Many Oklahoma lawmakers say they’re fiscally responsible with our tax dollars, yet they don’t follow some best practices of financial planning that can help ensure this.
Let’s say you were considering making a major expenditure – buying a car or a house – that would have financial impact for years. You wouldn’t make that decision without considering your current income, your future prospects, and how that payment aligned with all your other household expenditures moving forward.
Yet, some Oklahoma lawmakers are comfortable making major financial decisions without the same type of fiscal planning you use in your own household.
Oklahoma’s budget planners publish only one-year revenue projections. This leaves state leaders with a narrow view of the state’s financial outlook. Most large businesses operate with three- to five-year revenue projections. It gives them a broader perspective of what could be ahead and helps them plan for uncertainty.
Multi-year projections are like a road map to the future, ensuring state agencies can keep providing important services without running into financial problems. It’s a way of being smart with taxpayer dollars, making sure there’s enough for what’s needed.

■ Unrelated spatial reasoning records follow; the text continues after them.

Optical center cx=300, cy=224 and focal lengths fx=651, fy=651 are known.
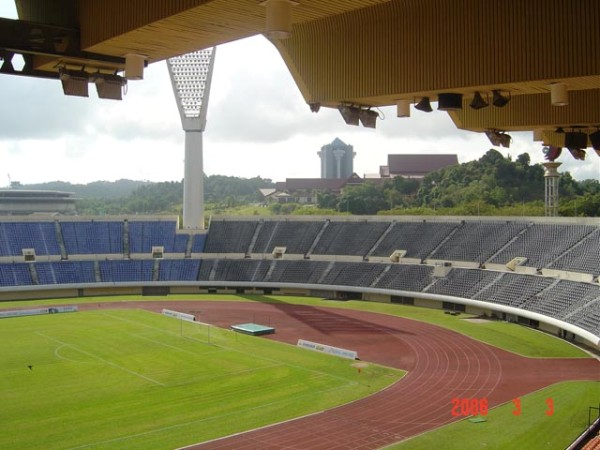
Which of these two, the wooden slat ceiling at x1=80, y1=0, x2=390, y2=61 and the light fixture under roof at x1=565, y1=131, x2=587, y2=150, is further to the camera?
the light fixture under roof at x1=565, y1=131, x2=587, y2=150

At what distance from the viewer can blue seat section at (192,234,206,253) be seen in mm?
65438

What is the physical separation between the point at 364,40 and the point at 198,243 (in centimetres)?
5886

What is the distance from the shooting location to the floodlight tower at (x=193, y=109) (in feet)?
201

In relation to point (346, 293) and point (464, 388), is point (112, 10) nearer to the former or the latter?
point (464, 388)

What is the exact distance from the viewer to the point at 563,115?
11.6m

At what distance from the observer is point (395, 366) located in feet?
108

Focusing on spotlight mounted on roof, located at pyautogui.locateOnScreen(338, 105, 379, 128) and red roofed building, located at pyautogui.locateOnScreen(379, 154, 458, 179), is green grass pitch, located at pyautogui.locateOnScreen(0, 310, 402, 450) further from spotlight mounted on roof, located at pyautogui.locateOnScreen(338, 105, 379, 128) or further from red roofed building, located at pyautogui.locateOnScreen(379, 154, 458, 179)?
red roofed building, located at pyautogui.locateOnScreen(379, 154, 458, 179)

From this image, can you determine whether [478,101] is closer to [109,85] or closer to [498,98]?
[498,98]

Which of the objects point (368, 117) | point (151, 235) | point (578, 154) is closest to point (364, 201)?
point (151, 235)

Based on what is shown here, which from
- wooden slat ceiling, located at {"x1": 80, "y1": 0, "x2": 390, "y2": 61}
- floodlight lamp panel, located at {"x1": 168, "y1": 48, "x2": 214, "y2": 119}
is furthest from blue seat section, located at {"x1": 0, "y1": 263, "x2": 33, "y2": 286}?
wooden slat ceiling, located at {"x1": 80, "y1": 0, "x2": 390, "y2": 61}

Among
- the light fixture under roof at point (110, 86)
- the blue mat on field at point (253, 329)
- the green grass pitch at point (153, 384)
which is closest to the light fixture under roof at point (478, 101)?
the light fixture under roof at point (110, 86)

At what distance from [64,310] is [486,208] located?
51.5 metres

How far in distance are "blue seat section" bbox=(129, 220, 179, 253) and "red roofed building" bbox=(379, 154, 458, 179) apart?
8338 centimetres

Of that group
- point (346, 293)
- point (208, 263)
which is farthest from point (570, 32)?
point (208, 263)
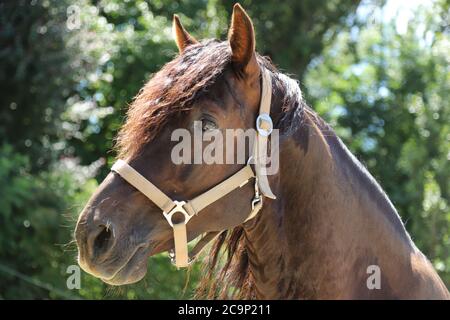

Beyond revenue projections, officials also should incorporate planning models that account for inflation and population growth. Known as current services baseline budgeting, this type of fiscal planning helps determine how much it would cost to deliver the current level of service as prices rise and populations change.
A good current services budget model provides lawmakers with information they can use to identify and evaluate the costs of proposed policy changes. In recent years, state leaders have asked agencies to request flat budgets, which effectively ensures the agencies’ buying power decreases each year.
To make the best decisions, lawmakers need more robust financial planning information. The creation of the Legislative Office of Fiscal Transparency in 2019 was a step in the right direction, but more can be done.
For example, long-range tools could help lawmakers see that state revenue has been artificially high recently, primarily due to federal pandemic relief. It also might show that the state and nation could be facing significant economic hardships in the next few years.
With better fiscal planning tools, our elected officials and policymakers could make better informed decisions about our state’s limited financial resources. This would help ensure they were fiscally responsible as they use our tax dollars to help our people and our communities succeed.
Shiloh Kantz is executive director of the Oklahoma Policy Institute.